ProgressReporter¶

ProgressReporter is an abstraction of execution progress reporters that report statistics of execution of a streaming query.

Contract¶

currentBatchId¶

currentBatchId: Long

ID of the micro-batch

Used when:

MicroBatchExecution is requested to plan a query for the batch (while running a batch)
ContinuousExecution is requested to plan a query for the epoch (while running continuously)
ProgressReporter is requested for a new StreamingQueryProgress (while finishing a trigger)
other usage

id¶

id: UUID

Universally unique identifier (UUID) of the streaming query (that remains unchanged between restarts)

lastExecution¶

lastExecution: QueryExecution

IncrementalExecution of the streaming execution round (a batch or an epoch)

IncrementalExecution is created and executed in the queryPlanning phase of MicroBatchExecution and ContinuousExecution stream execution engines.

logicalPlan¶

logicalPlan: LogicalPlan

Logical query plan of the streaming query

Important

The most interesting usage of the LogicalPlan is when stream execution engines replace (transform) input StreamingExecutionRelation and StreamingDataSourceV2Relation operators with (operators with) data or LocalRelation (to represent no data at a source).

Used when ProgressReporter is requested for the following:

extract statistics from the most recent query execution (to add watermark metric for streaming watermark)
extractSourceToNumInputRows

name¶

name: String

Name of the streaming query

newData¶

newData: Map[SparkDataStream, LogicalPlan]

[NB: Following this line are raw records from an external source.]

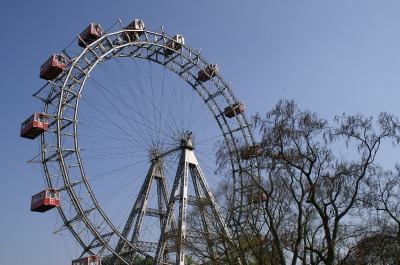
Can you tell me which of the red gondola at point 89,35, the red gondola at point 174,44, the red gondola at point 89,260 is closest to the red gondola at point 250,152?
the red gondola at point 89,260

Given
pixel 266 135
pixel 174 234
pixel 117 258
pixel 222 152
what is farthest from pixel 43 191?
pixel 266 135

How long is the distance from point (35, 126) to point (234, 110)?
47.6 ft

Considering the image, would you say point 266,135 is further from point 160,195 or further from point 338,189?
point 160,195

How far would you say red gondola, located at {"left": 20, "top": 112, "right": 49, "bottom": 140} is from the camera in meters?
26.0

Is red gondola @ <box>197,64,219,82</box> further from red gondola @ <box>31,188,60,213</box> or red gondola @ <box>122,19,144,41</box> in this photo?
red gondola @ <box>31,188,60,213</box>

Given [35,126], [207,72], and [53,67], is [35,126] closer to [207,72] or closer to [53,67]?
[53,67]

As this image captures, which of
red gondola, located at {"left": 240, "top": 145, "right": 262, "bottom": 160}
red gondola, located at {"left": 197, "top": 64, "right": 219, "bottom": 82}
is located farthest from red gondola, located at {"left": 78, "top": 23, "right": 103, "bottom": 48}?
red gondola, located at {"left": 240, "top": 145, "right": 262, "bottom": 160}

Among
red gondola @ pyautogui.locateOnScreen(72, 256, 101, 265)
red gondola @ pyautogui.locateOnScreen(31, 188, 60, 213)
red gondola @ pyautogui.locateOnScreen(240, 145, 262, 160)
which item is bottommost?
red gondola @ pyautogui.locateOnScreen(72, 256, 101, 265)

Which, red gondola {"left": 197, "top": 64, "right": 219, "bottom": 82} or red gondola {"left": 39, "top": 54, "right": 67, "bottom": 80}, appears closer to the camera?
red gondola {"left": 39, "top": 54, "right": 67, "bottom": 80}

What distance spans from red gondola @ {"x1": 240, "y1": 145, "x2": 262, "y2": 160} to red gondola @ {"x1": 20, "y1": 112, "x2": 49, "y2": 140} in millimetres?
13426

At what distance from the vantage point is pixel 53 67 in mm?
26562

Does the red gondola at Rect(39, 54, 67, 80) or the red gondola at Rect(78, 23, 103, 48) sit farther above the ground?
the red gondola at Rect(78, 23, 103, 48)

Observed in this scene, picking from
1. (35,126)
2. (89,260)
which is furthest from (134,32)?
(89,260)

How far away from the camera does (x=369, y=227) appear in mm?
18094
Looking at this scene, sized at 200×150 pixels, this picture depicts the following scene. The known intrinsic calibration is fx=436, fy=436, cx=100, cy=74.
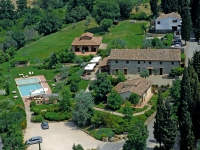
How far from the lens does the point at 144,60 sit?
6994 centimetres

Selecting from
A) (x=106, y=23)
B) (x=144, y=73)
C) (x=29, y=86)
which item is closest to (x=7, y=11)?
(x=106, y=23)

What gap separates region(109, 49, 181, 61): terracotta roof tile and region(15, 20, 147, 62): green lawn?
1310 centimetres

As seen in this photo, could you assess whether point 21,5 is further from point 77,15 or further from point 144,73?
point 144,73

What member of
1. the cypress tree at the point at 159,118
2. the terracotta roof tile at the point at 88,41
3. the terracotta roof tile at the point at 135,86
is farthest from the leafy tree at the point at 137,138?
the terracotta roof tile at the point at 88,41

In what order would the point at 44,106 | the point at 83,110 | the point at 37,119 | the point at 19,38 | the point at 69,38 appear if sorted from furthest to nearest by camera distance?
the point at 19,38, the point at 69,38, the point at 44,106, the point at 37,119, the point at 83,110

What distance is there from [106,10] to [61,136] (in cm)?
5122

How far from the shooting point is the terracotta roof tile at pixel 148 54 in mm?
69500

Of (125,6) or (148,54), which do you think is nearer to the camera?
(148,54)

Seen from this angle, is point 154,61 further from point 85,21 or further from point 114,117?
point 85,21

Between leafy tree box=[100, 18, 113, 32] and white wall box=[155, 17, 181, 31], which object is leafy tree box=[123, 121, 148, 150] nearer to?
white wall box=[155, 17, 181, 31]

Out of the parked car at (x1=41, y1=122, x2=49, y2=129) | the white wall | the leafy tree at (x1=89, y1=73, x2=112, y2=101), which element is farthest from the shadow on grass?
the parked car at (x1=41, y1=122, x2=49, y2=129)

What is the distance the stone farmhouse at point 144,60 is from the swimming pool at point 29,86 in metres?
12.4

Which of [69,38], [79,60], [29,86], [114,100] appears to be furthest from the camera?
[69,38]

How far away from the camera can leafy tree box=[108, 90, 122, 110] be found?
58469 millimetres
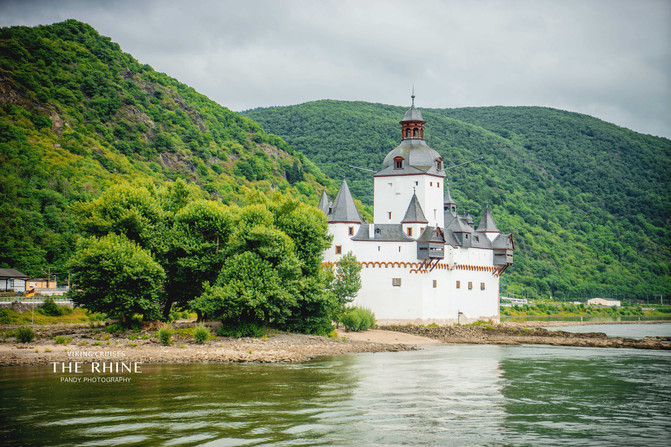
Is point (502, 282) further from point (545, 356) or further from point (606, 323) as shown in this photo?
point (545, 356)

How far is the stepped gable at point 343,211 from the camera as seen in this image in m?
73.8

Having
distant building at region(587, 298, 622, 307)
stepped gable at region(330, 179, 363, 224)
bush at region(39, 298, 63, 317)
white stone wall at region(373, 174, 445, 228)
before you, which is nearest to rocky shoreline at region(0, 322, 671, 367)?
bush at region(39, 298, 63, 317)

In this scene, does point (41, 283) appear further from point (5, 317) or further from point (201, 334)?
point (201, 334)

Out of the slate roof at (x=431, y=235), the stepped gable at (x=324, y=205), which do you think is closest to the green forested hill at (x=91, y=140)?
the stepped gable at (x=324, y=205)

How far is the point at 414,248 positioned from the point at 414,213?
356cm

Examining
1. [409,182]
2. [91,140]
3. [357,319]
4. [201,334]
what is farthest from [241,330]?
[91,140]

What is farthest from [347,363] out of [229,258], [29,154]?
[29,154]

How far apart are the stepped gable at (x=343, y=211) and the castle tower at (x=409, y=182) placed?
5927mm

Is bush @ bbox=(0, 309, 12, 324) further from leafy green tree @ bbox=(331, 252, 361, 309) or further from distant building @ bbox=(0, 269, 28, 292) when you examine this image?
leafy green tree @ bbox=(331, 252, 361, 309)

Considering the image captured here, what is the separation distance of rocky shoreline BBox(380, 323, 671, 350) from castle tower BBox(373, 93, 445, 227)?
11.9m

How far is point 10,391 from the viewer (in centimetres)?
3144

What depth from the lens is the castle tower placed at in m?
78.8

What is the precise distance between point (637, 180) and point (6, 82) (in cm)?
14508

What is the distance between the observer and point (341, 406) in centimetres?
3072
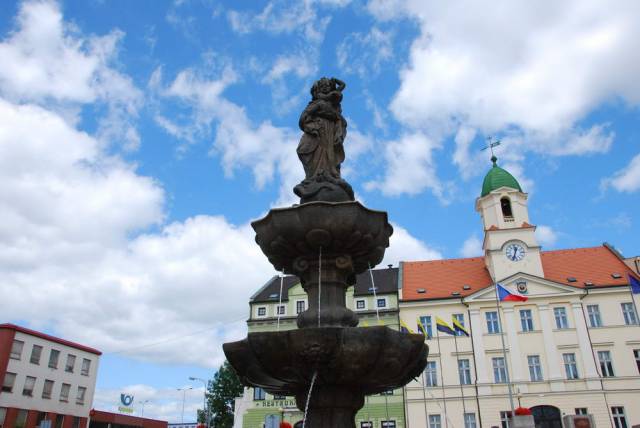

SparkDataStreams (from all data sources) with the more recent unprocessed input data (as LogicalPlan)

Used exclusively for MicroBatchExecution (when requested to run a single micro-batch)

Used when ProgressReporter is requested to extractSourceToNumInputRows

offsetSeqMetadata¶

offsetSeqMetadata: OffsetSeqMetadata

OffsetSeqMetadata (with the current micro-batch event-time watermark and timestamp)

postEvent¶

postEvent(
  event: StreamingQueryListener.Event): Unit

Posts StreamingQueryListener.Event

Used when:

ProgressReporter is requested to update progress (and posts a QueryProgressEvent)
StreamExecution is requested to run stream processing (and posts a QueryStartedEvent at the beginning and a QueryTerminatedEvent after a query has been stopped)

runId¶

runId: UUID

Universally unique identifier (UUID) of a single run of the streaming query (that changes every restart)

Sink¶

sink: Table

Table (Spark SQL) this streaming query writes to

Used when:

ProgressReporter is requested to finish a streaming batch

sinkCommitProgress¶

sinkCommitProgress: Option[StreamWriterCommitProgress]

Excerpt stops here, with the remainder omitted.